Efficient Eco-Driving Control for EV Platoons in Mixed Urban Traffic Scenarios Considering Regenerative Braking
Jizheng Liu, Zhenpo Wang, Lei Zhang
Abstract
Connected and automated vehicles provide enormous opportunities for improving fuel economy, safety and capacity of the transportation system. In this paper, an Eco-driving speed advisory for electric vehicle platoons is proposed by taking regenerative braking and braking torque distribution into account. An efficient Poly-Eco speed planning method is then presented to improve computational efficiency. A control scheme comprising a splitting/merging decision-making and a modified intelligent driver model vehicle-following controller is established to verify the effectiveness of the proposed Poly-Eco speed advisory in mixed traffic scenarios.

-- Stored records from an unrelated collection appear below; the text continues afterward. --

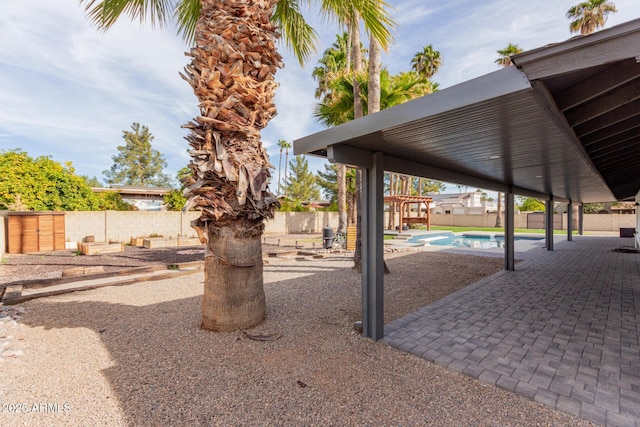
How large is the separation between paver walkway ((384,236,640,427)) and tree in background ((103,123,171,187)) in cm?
4414

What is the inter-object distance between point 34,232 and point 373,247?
13.4m

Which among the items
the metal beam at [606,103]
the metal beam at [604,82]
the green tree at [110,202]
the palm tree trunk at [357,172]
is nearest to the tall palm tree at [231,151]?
the metal beam at [604,82]

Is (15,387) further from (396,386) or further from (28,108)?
(28,108)

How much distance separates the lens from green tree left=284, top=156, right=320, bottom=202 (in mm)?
39781

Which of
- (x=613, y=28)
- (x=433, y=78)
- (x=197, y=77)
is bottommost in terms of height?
(x=613, y=28)

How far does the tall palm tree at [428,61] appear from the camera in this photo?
2170cm

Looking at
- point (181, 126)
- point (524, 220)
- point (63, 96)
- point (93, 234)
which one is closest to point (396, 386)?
point (181, 126)

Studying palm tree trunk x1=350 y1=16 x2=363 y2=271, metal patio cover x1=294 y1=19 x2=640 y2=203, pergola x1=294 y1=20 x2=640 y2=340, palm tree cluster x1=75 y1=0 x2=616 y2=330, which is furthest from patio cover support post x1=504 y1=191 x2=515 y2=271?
palm tree cluster x1=75 y1=0 x2=616 y2=330

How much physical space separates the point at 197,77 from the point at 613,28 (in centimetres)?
395

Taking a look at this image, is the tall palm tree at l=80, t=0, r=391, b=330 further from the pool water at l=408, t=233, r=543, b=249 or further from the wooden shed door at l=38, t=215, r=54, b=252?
the pool water at l=408, t=233, r=543, b=249

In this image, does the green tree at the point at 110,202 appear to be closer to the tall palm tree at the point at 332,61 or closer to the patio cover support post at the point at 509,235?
the tall palm tree at the point at 332,61

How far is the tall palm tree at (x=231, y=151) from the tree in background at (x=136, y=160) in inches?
1677

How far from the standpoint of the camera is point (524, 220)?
27078mm

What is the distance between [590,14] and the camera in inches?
633
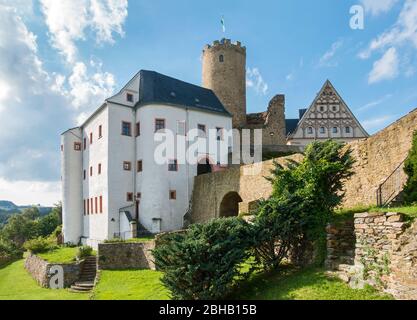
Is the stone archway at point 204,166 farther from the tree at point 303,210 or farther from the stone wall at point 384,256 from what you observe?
the stone wall at point 384,256

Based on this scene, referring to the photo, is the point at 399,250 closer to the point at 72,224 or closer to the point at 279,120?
the point at 72,224

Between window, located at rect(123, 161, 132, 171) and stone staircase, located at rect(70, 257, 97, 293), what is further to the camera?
window, located at rect(123, 161, 132, 171)

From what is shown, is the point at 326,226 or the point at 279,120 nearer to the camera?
the point at 326,226

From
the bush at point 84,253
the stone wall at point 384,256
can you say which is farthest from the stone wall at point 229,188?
the stone wall at point 384,256

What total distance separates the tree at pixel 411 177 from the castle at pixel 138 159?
743 inches

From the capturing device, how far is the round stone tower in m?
44.5

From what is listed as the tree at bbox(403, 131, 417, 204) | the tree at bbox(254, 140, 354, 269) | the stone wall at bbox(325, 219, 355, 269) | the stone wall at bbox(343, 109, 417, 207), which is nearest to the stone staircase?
the tree at bbox(254, 140, 354, 269)

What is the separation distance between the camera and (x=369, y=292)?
9867 millimetres

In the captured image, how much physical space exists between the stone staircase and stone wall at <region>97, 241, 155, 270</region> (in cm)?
112

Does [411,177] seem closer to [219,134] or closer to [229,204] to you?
[229,204]

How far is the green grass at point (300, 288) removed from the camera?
1002 centimetres

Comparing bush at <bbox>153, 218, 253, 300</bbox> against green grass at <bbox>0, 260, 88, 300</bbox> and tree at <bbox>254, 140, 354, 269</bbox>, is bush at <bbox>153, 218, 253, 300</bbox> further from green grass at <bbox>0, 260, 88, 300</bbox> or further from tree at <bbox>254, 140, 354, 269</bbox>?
green grass at <bbox>0, 260, 88, 300</bbox>
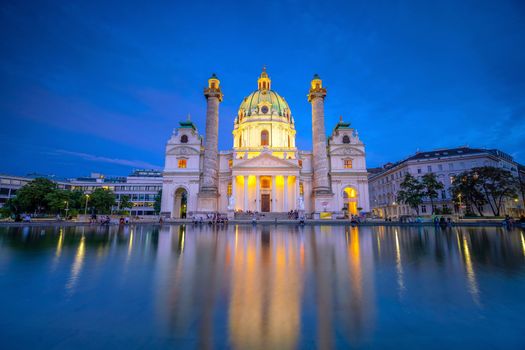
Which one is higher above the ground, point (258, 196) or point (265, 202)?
point (258, 196)

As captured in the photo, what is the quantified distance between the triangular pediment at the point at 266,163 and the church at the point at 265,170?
0.63 ft

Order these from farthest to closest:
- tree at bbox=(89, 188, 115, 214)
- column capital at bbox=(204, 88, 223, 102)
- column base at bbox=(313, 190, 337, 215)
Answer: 1. tree at bbox=(89, 188, 115, 214)
2. column capital at bbox=(204, 88, 223, 102)
3. column base at bbox=(313, 190, 337, 215)

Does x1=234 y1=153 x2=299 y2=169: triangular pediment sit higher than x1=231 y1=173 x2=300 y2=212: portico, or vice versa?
x1=234 y1=153 x2=299 y2=169: triangular pediment

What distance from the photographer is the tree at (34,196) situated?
46125 millimetres

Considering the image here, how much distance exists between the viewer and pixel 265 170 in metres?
51.1

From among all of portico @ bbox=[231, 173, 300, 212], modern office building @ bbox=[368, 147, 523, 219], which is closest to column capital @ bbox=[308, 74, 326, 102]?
portico @ bbox=[231, 173, 300, 212]

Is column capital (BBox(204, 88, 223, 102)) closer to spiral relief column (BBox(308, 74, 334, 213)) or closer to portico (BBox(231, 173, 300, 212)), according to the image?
portico (BBox(231, 173, 300, 212))

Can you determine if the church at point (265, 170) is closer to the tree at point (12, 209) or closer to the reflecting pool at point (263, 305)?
the tree at point (12, 209)

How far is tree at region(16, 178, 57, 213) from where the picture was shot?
151 feet

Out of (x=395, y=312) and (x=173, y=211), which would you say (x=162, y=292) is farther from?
(x=173, y=211)

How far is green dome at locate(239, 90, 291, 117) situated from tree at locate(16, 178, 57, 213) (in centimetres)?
4201

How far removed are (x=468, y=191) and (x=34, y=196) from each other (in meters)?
73.8

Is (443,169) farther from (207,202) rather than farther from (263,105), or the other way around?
(207,202)

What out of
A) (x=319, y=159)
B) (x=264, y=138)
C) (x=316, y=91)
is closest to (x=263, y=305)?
(x=319, y=159)
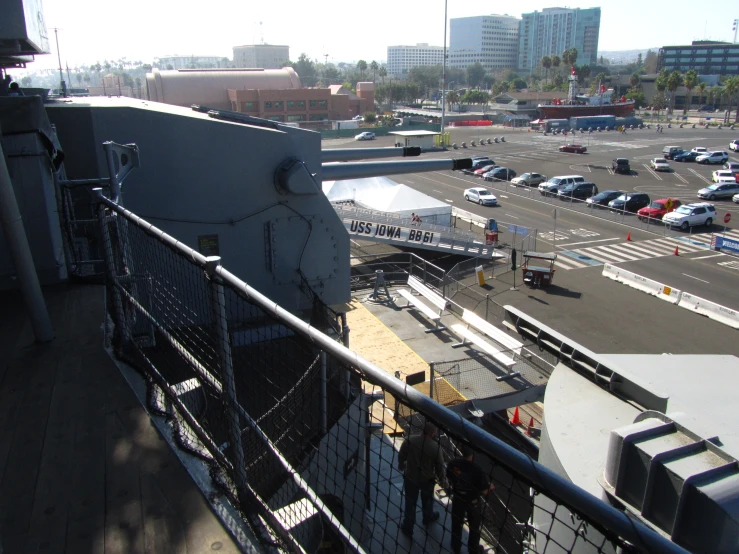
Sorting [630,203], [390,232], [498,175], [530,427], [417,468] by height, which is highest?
[417,468]

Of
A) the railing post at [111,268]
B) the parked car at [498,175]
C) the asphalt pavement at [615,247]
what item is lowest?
the asphalt pavement at [615,247]

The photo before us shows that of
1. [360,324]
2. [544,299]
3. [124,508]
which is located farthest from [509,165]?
[124,508]

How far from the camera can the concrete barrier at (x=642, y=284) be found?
1869 centimetres

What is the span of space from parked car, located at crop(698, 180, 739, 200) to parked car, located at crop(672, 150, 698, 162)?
16.1m

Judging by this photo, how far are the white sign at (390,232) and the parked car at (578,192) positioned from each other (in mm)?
15026

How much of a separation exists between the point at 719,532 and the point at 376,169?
775 cm

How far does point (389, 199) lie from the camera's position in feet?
80.2

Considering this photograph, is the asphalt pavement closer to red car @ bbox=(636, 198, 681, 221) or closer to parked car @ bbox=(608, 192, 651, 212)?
red car @ bbox=(636, 198, 681, 221)

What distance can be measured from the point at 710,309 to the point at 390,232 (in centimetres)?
1108

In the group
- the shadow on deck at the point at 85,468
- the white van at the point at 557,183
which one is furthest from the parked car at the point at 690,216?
the shadow on deck at the point at 85,468

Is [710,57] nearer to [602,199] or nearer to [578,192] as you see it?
[578,192]

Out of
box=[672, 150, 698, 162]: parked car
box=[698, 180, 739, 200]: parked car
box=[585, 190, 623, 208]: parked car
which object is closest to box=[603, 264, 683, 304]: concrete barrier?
box=[585, 190, 623, 208]: parked car

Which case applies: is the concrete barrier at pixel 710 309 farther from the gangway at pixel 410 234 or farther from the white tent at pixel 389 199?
the white tent at pixel 389 199

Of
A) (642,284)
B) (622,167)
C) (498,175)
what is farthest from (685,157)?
(642,284)
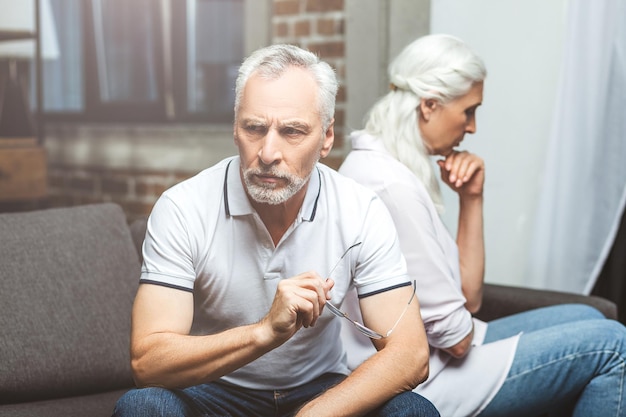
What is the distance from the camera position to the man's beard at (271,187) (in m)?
1.46

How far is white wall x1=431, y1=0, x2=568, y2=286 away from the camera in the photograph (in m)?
2.66

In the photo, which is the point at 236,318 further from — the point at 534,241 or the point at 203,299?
the point at 534,241

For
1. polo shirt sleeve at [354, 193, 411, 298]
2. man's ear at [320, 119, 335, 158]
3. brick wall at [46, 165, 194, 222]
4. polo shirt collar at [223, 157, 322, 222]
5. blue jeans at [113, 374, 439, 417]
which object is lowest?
brick wall at [46, 165, 194, 222]

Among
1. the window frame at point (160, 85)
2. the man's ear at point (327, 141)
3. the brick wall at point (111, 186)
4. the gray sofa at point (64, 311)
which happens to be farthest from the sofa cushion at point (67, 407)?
the window frame at point (160, 85)

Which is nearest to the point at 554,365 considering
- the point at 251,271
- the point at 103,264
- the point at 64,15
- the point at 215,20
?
the point at 251,271

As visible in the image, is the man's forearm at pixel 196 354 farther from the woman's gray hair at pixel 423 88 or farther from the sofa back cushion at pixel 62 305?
the woman's gray hair at pixel 423 88

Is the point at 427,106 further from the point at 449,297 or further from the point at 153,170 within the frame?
the point at 153,170

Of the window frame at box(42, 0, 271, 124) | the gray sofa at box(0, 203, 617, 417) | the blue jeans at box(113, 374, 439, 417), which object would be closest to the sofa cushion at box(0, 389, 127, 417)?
the gray sofa at box(0, 203, 617, 417)

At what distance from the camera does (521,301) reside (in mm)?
2236

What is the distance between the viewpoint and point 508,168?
9.02 ft

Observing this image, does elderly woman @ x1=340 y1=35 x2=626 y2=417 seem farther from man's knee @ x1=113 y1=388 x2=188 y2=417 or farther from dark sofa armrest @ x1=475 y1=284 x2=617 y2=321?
man's knee @ x1=113 y1=388 x2=188 y2=417

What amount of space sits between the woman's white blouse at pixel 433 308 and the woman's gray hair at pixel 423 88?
7 centimetres

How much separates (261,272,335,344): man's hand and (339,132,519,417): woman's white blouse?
0.42m

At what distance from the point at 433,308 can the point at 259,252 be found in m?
0.42
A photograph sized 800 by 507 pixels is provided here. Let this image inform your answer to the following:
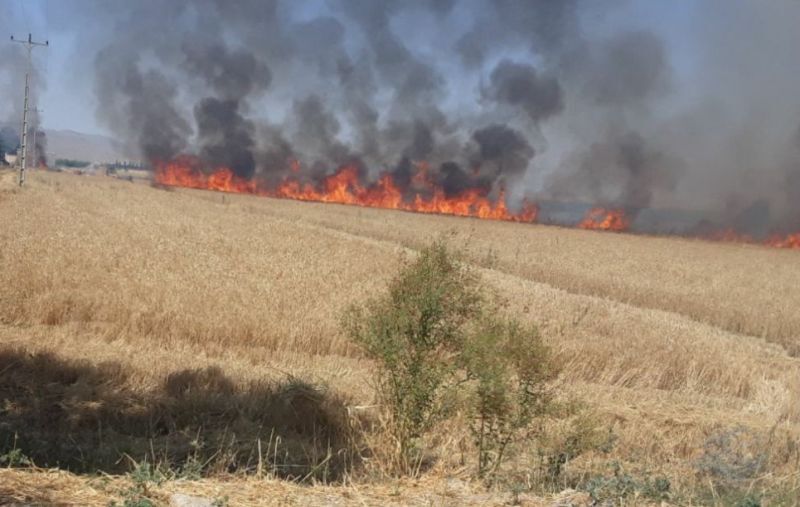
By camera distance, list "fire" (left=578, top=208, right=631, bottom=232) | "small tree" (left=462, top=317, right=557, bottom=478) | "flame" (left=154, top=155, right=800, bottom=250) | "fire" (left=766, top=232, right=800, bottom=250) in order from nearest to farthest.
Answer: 1. "small tree" (left=462, top=317, right=557, bottom=478)
2. "fire" (left=766, top=232, right=800, bottom=250)
3. "fire" (left=578, top=208, right=631, bottom=232)
4. "flame" (left=154, top=155, right=800, bottom=250)

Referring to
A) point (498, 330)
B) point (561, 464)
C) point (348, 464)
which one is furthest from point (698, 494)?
point (348, 464)

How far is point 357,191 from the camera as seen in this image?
295 ft

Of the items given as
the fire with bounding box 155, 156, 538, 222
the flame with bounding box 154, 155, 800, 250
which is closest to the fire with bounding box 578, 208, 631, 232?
the flame with bounding box 154, 155, 800, 250

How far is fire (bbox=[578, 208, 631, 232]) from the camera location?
7250 cm

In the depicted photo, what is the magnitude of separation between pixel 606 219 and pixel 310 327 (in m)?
65.8

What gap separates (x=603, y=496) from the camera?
5.60 m

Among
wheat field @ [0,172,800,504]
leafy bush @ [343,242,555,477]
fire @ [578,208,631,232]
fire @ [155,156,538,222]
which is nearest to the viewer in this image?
leafy bush @ [343,242,555,477]

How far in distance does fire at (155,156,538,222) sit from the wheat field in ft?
180

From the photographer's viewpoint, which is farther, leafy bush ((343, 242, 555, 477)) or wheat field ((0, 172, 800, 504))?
wheat field ((0, 172, 800, 504))

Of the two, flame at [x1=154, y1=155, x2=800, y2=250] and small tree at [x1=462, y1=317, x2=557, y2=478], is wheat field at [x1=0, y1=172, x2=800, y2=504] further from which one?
flame at [x1=154, y1=155, x2=800, y2=250]

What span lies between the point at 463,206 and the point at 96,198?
5071cm

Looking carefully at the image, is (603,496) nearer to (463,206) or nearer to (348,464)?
(348,464)

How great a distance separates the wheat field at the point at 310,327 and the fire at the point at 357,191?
54.9 meters

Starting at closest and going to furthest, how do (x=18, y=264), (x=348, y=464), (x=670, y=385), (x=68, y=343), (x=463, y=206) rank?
(x=348, y=464), (x=68, y=343), (x=670, y=385), (x=18, y=264), (x=463, y=206)
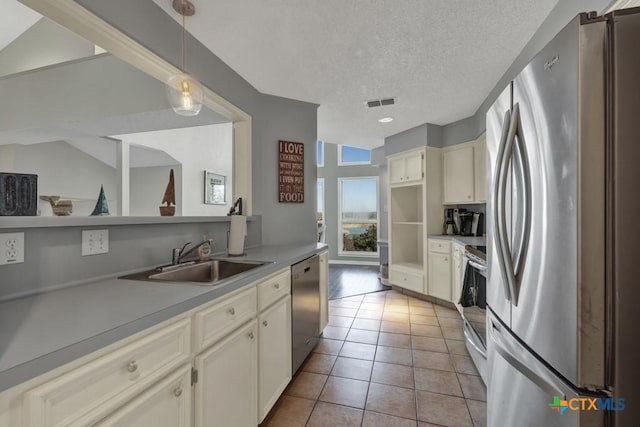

Comprehensive hardware-in-the-loop tests are conducted to examine the proposed Poly-Eco control scheme in terms of energy consumption, traffic efficiency and ride comfort. The rule-based and sequential programming (SP) methods are used for comparison. The comparison results show that the proposed Poly-Eco method can reduce the energy consumption by 4.71% while guaranteeing lower jerk and less arrival time compared with the commonly-used SP method. The lapse time per period for the proposed Poly-Eco is only 2.3% of that for the SP method. In addition, the proposed Poly-Eco method stages superior performance under typical mix traffic scenarios.